I recently attended a lecture by Wise Young, MD, PhD, who is a prolific researcher in the fields of spinal cord injury and stem cells. The lecture was fascinating, and part of the discussion was the current model for stem cell research. Currently we have two types of stem cells which are available for study: embryonic stem cells and induced pluripotent stem cells (iPSCs). As is well known, embryonic stem cells are derived from fertilized embryos that are allowed to multiply briefly before the cells are harvested. iPSCs are precursor cells found in adults, which are then chemically treated to revert them back to a stem cell.

To better understand this topic, one needs a little background in embryology. Once an embryo is created, the cells begin to multiply and differentiate into all the other types of cells that we have in our bodies. At the very early stages, the cells are lumped into 3 layers, called the ectoderm, mesoderm, and endoderm. Cells in each of these layers then move on to further differentiate into precursor cells, which then differentiate further into our final cell types. The ectoderm is what eventually differentiates into our skin, as well as our brain and spinal cord. The mesoderm differentiates into bone, muscle, and cartilage, as well as our heart, blood, blood vessels, and reproductive organs. The endoderm is responsible for forming our internal organs. Generally speaking, once a cell is designated into one of these 3 layers, it is committed to becoming a cell within those parameters. A mesodermal cell could not become a hair follicle, and an ectodermal cell could not become part of the liver.

Once we have been fully differentiated and are functional human beings, the stem cells do not disappear. They stay in small quantities around the structures they formed. Ectodermal stem cells are still present in the skin and brain. Mesodermal stem cells are still present circulating in the blood and bone marrow. Endodermal stem cells reside in the internal organs. They continue to produce precursor cells, which are then useful in tissue repair. As an example, the mesodermal stem cell can produce fibroblasts, which are precursor cells that lay down collagen for use in bones and connective tissue.

Currently, stem cell researchers are only able to control ectodermal and mesodermal cells. Science has not yet devised a way to control the differentiation of endodermal cells. This fact means that organ diseases such as diabetes or hepatitis are not being studied for stem cell cures. However, through chemical treatment, researchers have found a way to convert a mesodermal stem cell into an ectodermic stem cell and vice versa. They have also found a way to take precursor cells and revert them back to stem cells. In a practical example, this is significant because now scientists could take a skin cell, chemically revert it back into an ectodermal stem cell, convert it into a mesodermal stem cell, then redifferentiate it into a blood precursor to treat blood diseases. This process is what is meant by iPSCs.

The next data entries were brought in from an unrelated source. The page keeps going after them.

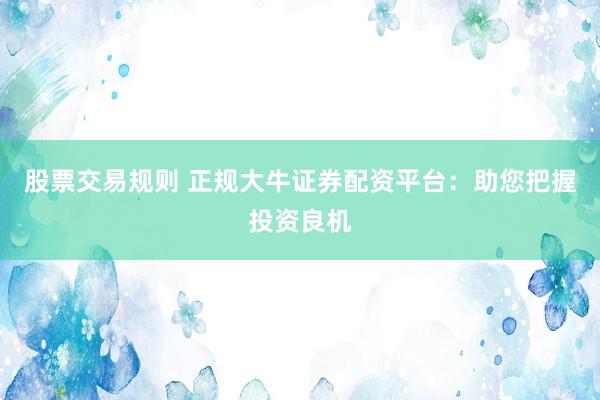 股票交易規(guī)則 正規(guī)大牛證券配資平臺：助您把握投資良機(jī)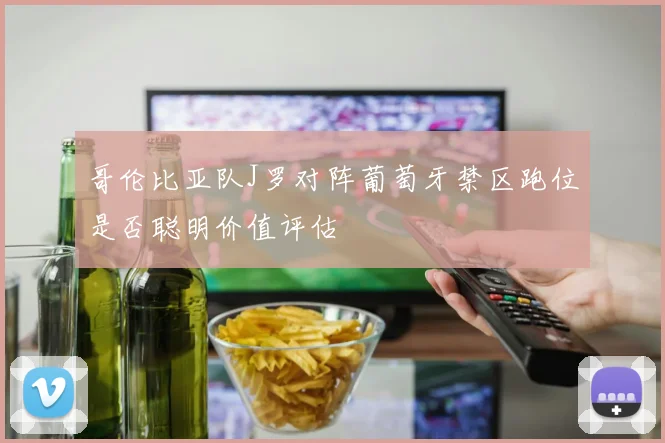 哥伦比亚队J罗对阵葡萄牙禁区跑位是否聪明价值评估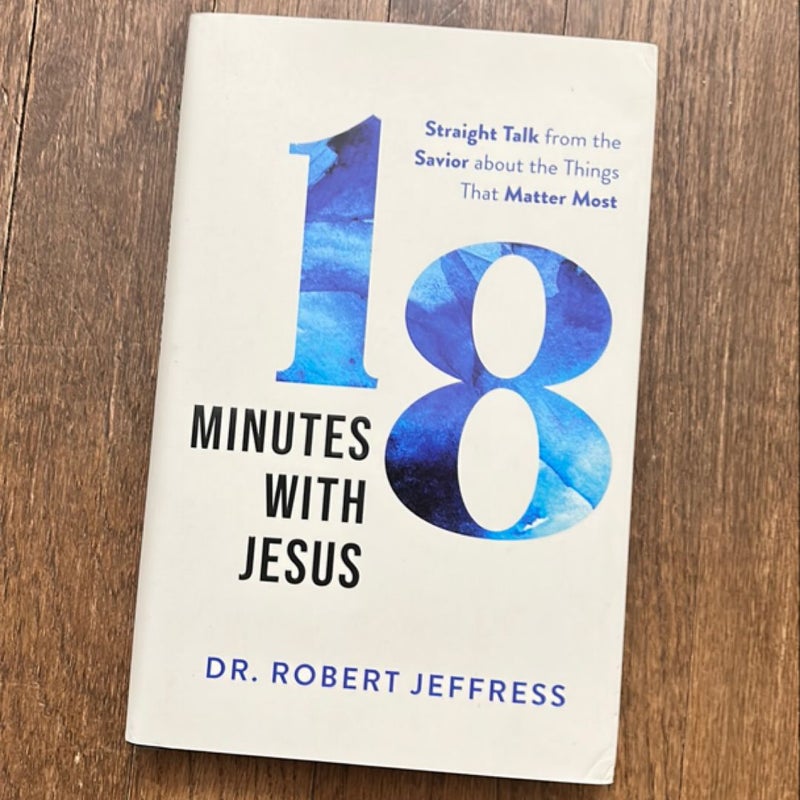 18 Minutes with Jesus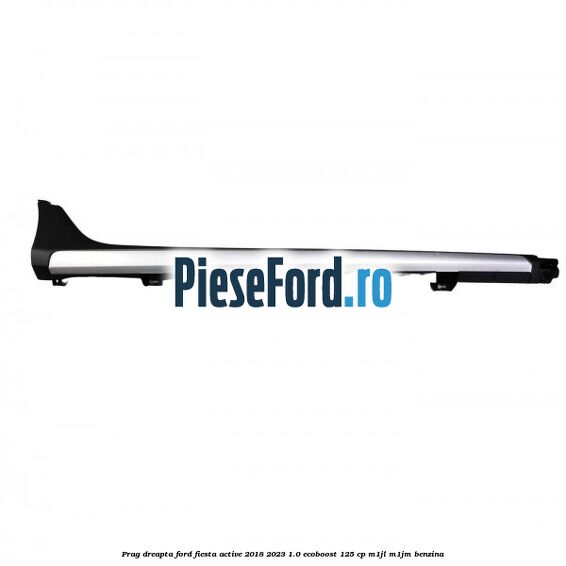 Prag dreapta Ford Fiesta Active 2018-2023 1.0 EcoBoost 125 cp Prag dreapta Ford Fiesta Active 2018-2023 1.0 EcoBoost 125 cp M1JL, M1JM benzina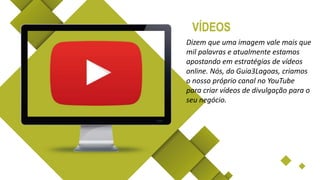 Dizem que uma imagem vale mais que
mil palavras e atualmente estamos
apostando em estratégias de vídeos
online. Nós, do Guia3Lagoas, criamos
o nosso próprio canal no YouTube
para criar vídeos de divulgação para o
seu negócio.
VÍDEOS
 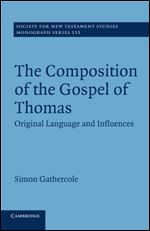 The Composition of the Gospel of Thomas: Original Language and Influences (Society for New Testament Studies Monograph Series, Series Number 151)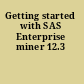 Getting started with SAS Enterprise miner 12.3
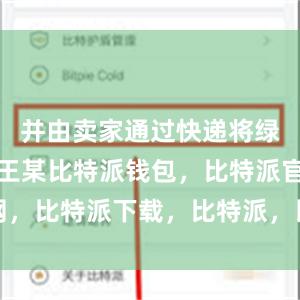 并由卖家通过快递将绿海龟寄给王某比特派钱包，比特派官网，比特派下载，比特派，比特派资产保护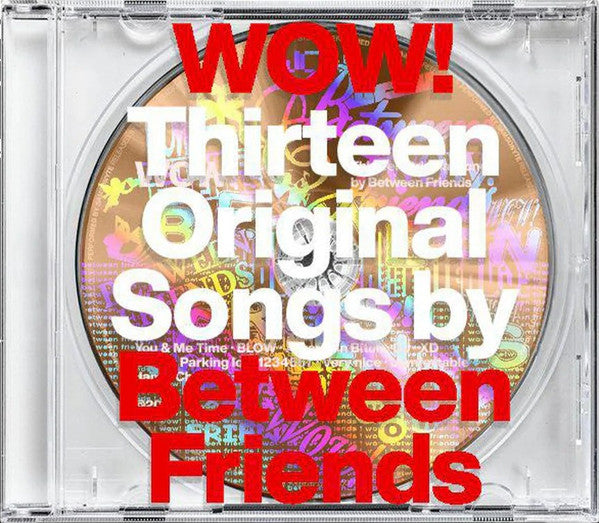 Between Friends (3) : WOW! (CD, Album, Ltd)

Embryonic stem cells are a difficult thing to maintain. They are built to differentiate, not to remain as stem cells. The process to take an embryonic stem cell and ensure that it remains the same is tedious and laborious, requiring both manpower and money. If the process is not carried out perfectly, then all the stem cells will convert and the researcher is left with nothing. By contrast, iPSCs are produced on demand. If some mesodermal stem cells are required, they can be harvested out of the blood or bone marrow, or chemically produced from skin cells as outlined above. The downside is that the technology is fairly new and not able to be done except in a few highly specialized labs. That means that for now, most research is being carried out on embryonic stem cells until the iPSCs are easier to produce.

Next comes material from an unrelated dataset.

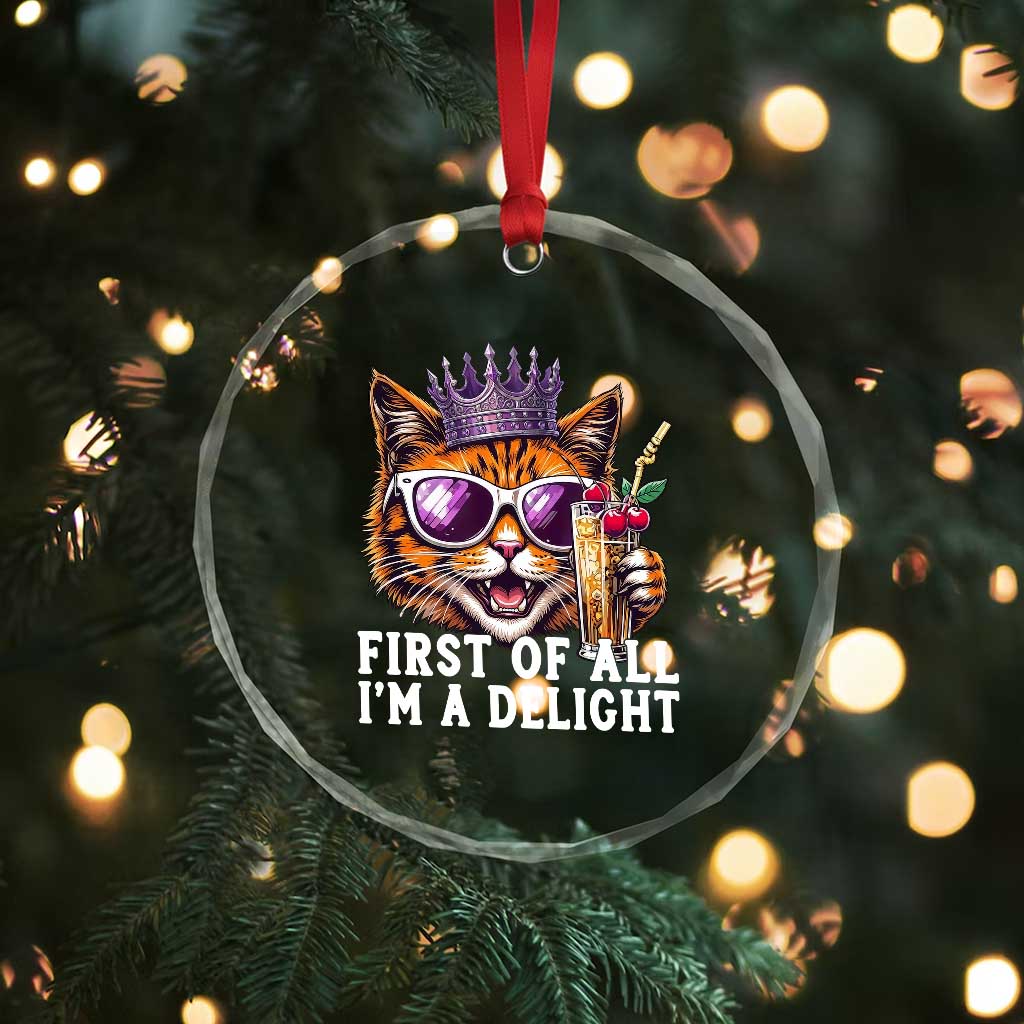 First Of All Im A Delight Princess Cat Quote Crystal Glass Ornament Sci-Fi Book Lover Gift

In terms of availability, the majority of current embryonic stem cells are being harvested in blood banks and umbilical cord blood banks. The problem is that the vast majority of umbilical cord blood banks are private, meaning the blood is frozen and maintained separately, not available to researchers. Of all the blood that resides in private cord blood banks, less than 1% is ever used. Cord blood samples are so rarely used or tested, in fact, that it is unclear how long cord blood can be maintained in a frozen state, or if it will be viable when the thawing process is complete. Private blood samples are also not indexed or released to the national stem cell databanks, meaning that a potential stem cell recipient would never know that they had a perfect match sitting in a private bank.

In the near future, Dr. Young predicted that the way we process, access, and research stem cells will radically change. Once a commercially viable process to produce iPSCs is perfected, the need for embryonic stem cells will disappear. People could submit a swab from the inside of their cheek, and a week or two later receive a plastic bag filled with ectodermal or mesodermal stem cells for use in transplantation or research. Cracking the code of endodermal stem cells will also dramatically increase the range of diseases that stem cells have the ability to treat. Until that time, we have no choice but to look to the future with optimism and wait patiently.